Over het algemeen is een evaluatietermijn van vijf jaar na inwerkingtreding van wet- en regelgeving gebruikelijk. Onder omstandigheden kan echter een andere termijn de voorkeur verdienen8. Deze omstandigheden doen zich naar mijn oordeel bij artikel 4:24a Wft voor. Als gevolg van het amendement Aukje de Vries/Koolmees9 is een wettelijke evaluatietermijn van drie jaar na inwerkingtreding van de algemene zorgplicht in de Wft opgenomen. Deze wettelijke evaluatie naar de doeltreffendheid en effecten van de algemene zorgplicht in de praktijk is recentelijk uitgevoerd en afgerond. Vanwege het ontbreken van formele handhaving en bestuursrechtelijke rechtspraak heb ik uiterlijk 1 januari 2022 een nieuwe evaluatie aangekondigd. Ik heb me hierbij aangesloten bij de gebruikelijke evaluatietermijn van vijf jaar (vanaf de recentelijk uitgevoerde evaluatie). Ik zie geen aanleiding deze evaluatie te vervroegen naar een termijn van twee jaar (vanaf de recentelijk uitgevoerde evaluatie). De kans is dan reëel c.q. te groot dat er op dat moment nog geen adequaat zicht is op de (formele) handhavingspraktijk en bestuursrechtelijke rechtspraakontwikkeling. Een rechts(spraak)ontwikkeling, die thans vooralsnog ontbreekt, alsmede doorwerking van die rechtspraak in de cultuur van financiële ondernemingen kost immers tijd. Ik zie temeer reden om de evaluatie van de algemene zorgplicht niet te vervroegen vanwege het bijzondere karakter van de algemene zorgplicht. Artikel 4:24a Wft is geen «standaard» wettelijke bepaling waarop vanaf de eerste dag van inwerkingtreding gehandhaafd kan worden.
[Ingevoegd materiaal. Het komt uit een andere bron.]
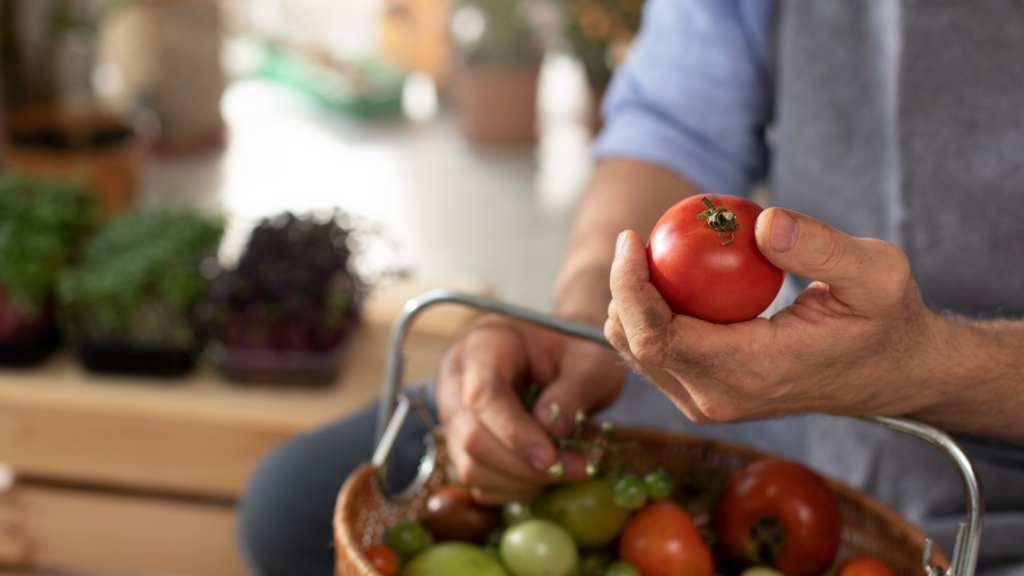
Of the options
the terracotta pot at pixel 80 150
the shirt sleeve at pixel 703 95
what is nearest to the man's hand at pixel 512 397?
the shirt sleeve at pixel 703 95

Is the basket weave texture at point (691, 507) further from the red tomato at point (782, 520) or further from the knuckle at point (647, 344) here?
the knuckle at point (647, 344)

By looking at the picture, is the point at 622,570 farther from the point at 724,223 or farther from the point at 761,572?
the point at 724,223

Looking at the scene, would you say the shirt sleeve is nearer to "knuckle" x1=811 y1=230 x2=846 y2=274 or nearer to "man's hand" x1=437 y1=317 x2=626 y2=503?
"man's hand" x1=437 y1=317 x2=626 y2=503

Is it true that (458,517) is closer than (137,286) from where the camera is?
Yes

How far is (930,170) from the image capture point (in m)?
0.85

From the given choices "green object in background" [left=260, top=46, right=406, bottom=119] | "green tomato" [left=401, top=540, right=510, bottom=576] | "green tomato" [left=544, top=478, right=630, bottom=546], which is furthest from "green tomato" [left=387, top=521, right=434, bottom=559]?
"green object in background" [left=260, top=46, right=406, bottom=119]

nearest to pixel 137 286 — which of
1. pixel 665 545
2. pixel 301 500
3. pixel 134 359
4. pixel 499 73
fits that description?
pixel 134 359

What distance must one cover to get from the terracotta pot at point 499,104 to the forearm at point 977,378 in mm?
3300

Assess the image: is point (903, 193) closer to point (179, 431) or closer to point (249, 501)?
point (249, 501)

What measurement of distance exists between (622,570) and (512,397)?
0.17 m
Het is een vangnetbepaling: alleen indien specifieke regels ontbreken én er sprake is van een evidente misstand die schadelijke gevolgen heeft of kan hebben voor de consument, kan de AFM op grond van de algemene zorgplicht handhaven.

de Minister van Financiën, J.R.V.A. Dijsselbloem


X Noot
1

Samenstelling:

Nagel (50PLUS), Ten Hoeve (OSF), Knip (VVD), Backer (D66), Ester (CU), De Grave (VVD) (voorzitter), Hoekstra (CDA) (vice-voorzitter), Postema (PvdA), Sent (PvdA), Van Strien (PVV), Vos (GL), Kok (PVV), Bruijn (VVD), Van Beek (PVV), Van Apeldoorn (SP), N.J.J. van Kesteren (CDA), Knapen (CDA), Köhler (SP), Prast (D66), Van Rij (CDA), Rinnooy Kan (D66), Schalk (SGP), Teunissen (PvdD), Van de Ven (VVD), vac. (PvdA), Overbeek (SP)

X Noot
2

Zie verslag schriftelijk overleg: Kamerstukken I, 2016–2017, 33 632, F.

X Noot
3

Zie verslag schriftelijk overleg: Kamerstukken I, 2016–2017, 33 632, F.

X Noot
4

Kamerstukken II, 2013–2014, 33 632, nr. 14.

X Noot
5

Kamerstukken I 2016/17, 33 632, F.

X Noot
6

Kamerstukken II 2016/17, 32 545, nr. 59.

X Noot
7

Kamerstukken I 2016/17, p 7.

X Noot
8

Vergelijk ook de toelichting bij Aanwijzing 164 van de Aanwijzingen voor de regelgeving.

X Noot
9

Kamerstukken II 2013/14, 33 632, nr. 14.